Apesar da elevada prevalência, não existe vacina nem tratamento coeso para a toxoplasmose. A doença é categorizada como negligenciada pela Organização Mundial da Saúde (OMS) por ser infecto parasitária e por estar relacionada a problemas urbanos e de higiene sanitária, atingindo, principalmente, a população de regiões periféricas e em situação de vulnerabilidade social. Em razão dessas circunstâncias, o tratamento e a produção de vacinas não despertam o interesse das indústrias farmacêuticas, por isso existem poucas opções terapêuticas. “Grande parte das indústrias farmacêuticas não se interessa pela produção de vacinas para essas doenças”, afirma Francisco.

“Além disso, o tratamento da doença é realizado com medicamentos que podem causar toxicidade e os testes diagnósticos disponíveis atualmente não são conclusivos, porque eles avaliam se o indivíduo já teve contato com o parasita, mas não conseguem informar se ele está curado. Essas são as lacunas que tentamos preencher com o projeto”, complementa o pesquisador.

Avanço no estudo das doenças negligenciadas

Durante esse processo de desenvolvimento de um possível material-base para a produção de vacinas ou testes diagnósticos para a Toxoplasmose, inúmeros conhecimentos e aprendizados são relatados pelos pesquisadores envolvidos.

Stephanie Matias diz que participar dessa pesquisa é sua forma de contribuição como cientista para a sociedade – Foto: Cícero Oliveira – Agecom/UFRN

Stephanie Matias, doutoranda em Engenharia Química, explica que participar da pesquisa contribuiu para a construção da sua carreira acadêmica, já que, para o desenvolvimento do estudo, foi preciso compreender diferentes parâmetros da biotecnologia industrial. “Pretendo ampliar o estudo da produção em larga escala e participar do processo de purificação para que, assim, seja avaliada a produção de testes diagnósticos e vacinas com base no material produzido por nossa equipe”, destaca a pesquisadora.

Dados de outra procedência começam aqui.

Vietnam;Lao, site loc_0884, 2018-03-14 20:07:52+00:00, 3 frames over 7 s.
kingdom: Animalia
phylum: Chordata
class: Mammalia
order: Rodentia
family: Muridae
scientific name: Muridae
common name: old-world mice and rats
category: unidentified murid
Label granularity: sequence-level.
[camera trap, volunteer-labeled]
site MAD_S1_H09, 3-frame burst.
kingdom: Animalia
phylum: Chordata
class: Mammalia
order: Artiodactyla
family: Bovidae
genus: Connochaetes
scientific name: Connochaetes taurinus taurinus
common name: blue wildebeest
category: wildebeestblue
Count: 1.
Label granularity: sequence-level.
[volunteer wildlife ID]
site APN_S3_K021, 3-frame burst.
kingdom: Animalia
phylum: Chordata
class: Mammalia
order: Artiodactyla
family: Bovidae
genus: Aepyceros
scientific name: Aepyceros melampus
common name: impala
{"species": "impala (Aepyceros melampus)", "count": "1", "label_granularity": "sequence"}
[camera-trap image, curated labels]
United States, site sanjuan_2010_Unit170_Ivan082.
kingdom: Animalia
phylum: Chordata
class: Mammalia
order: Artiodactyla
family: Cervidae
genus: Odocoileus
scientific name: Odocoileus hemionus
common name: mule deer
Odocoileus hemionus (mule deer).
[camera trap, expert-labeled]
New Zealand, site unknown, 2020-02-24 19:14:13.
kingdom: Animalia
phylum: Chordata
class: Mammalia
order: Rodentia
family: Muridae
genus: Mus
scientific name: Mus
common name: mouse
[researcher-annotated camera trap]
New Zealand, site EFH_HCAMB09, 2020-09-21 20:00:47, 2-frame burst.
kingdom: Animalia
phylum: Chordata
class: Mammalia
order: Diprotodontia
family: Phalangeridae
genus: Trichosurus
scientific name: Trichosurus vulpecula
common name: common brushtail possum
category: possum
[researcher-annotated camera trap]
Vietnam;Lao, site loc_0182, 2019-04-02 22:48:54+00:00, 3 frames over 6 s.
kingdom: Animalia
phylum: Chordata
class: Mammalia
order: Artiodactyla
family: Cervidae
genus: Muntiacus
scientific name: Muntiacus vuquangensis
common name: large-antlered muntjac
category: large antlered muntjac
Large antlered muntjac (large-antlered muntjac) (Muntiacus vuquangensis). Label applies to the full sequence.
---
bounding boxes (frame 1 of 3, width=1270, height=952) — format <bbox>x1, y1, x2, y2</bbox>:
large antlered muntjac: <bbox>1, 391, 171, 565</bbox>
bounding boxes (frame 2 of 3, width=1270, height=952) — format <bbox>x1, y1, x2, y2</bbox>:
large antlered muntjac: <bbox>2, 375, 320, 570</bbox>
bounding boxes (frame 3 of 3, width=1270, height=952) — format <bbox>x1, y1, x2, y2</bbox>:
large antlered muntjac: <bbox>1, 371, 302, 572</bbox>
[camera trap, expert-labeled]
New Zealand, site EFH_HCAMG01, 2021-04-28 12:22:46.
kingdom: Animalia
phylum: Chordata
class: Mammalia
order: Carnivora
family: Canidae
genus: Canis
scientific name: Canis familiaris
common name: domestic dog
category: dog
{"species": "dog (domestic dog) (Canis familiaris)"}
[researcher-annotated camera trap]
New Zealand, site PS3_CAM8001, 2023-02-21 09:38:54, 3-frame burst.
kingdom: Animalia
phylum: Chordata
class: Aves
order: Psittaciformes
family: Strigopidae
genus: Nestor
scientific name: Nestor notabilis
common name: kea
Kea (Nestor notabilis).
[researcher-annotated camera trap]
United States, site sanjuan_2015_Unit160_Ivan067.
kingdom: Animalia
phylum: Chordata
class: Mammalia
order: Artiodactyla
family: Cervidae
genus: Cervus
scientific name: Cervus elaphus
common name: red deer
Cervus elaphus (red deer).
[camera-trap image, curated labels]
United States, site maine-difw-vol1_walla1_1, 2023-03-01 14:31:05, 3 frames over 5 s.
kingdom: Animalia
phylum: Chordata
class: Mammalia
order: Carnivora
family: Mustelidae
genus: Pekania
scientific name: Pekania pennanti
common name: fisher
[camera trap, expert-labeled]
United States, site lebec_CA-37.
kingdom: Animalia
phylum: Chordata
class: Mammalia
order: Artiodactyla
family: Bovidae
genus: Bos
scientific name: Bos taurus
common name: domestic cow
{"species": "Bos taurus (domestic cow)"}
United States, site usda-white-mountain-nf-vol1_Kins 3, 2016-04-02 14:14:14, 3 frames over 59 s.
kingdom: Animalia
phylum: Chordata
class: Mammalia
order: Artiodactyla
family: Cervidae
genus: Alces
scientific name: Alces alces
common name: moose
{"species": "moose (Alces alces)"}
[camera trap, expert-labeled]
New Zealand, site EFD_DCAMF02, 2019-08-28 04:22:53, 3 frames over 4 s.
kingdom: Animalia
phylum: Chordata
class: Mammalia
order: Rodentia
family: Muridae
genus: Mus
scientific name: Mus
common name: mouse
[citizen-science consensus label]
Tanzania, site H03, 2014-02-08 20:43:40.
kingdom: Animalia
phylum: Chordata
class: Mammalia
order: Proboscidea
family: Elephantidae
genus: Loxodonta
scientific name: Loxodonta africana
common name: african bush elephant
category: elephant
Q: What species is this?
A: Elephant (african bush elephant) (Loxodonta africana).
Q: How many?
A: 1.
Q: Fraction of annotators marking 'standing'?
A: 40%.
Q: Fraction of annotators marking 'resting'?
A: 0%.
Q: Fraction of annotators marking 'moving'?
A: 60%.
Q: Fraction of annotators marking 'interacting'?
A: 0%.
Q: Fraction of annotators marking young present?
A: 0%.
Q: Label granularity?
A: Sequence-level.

Para que essa pesquisa fosse realizada, ela teve apoio e fomento do edital Nº 03/2018 do Nuplam, que contemplou quatro projetos relacionados à inovação e formulação em medicamentos, desenvolvimento de métodos analíticos e aprimoramento de processos produtivos de medicamentos ligados a doenças negligenciadas.

O professor Francisco evidencia a importância da parceria e o fomento do Nuplam para a realização do projeto. “Uma indústria farmacêutica financiar projetos científicos relacionados a doenças negligenciadas desenvolvidos na universidade é um aspecto importante para o desenvolvimento do projeto, já que estamos estudando uma forma de melhorar o acesso à saúde da população em situação de vulnerabilidade social por meio da pesquisa científica”, ressalta.

O Gerente de Ensino, Pesquisa, Inovação e Extensão do Nuplam, Fernando Nogueira, explica que a promoção de editais de Pesquisa e Desenvolvimento são essenciais para o avanço da indústria farmacêutica. “A importância desse edital é ter uma fonte alternativa de financiamento da pesquisa científica na UFRN. É essencial que o Nuplam financie projetos que sejam do seu interesse para que ocorra o desenvolvimento da produção científica e para termos a possibilidade de oferecer os produtos destas pesquisas ao Ministério da Saúde (MS) e a empresas parceiras”, finaliza o gerente de ensino.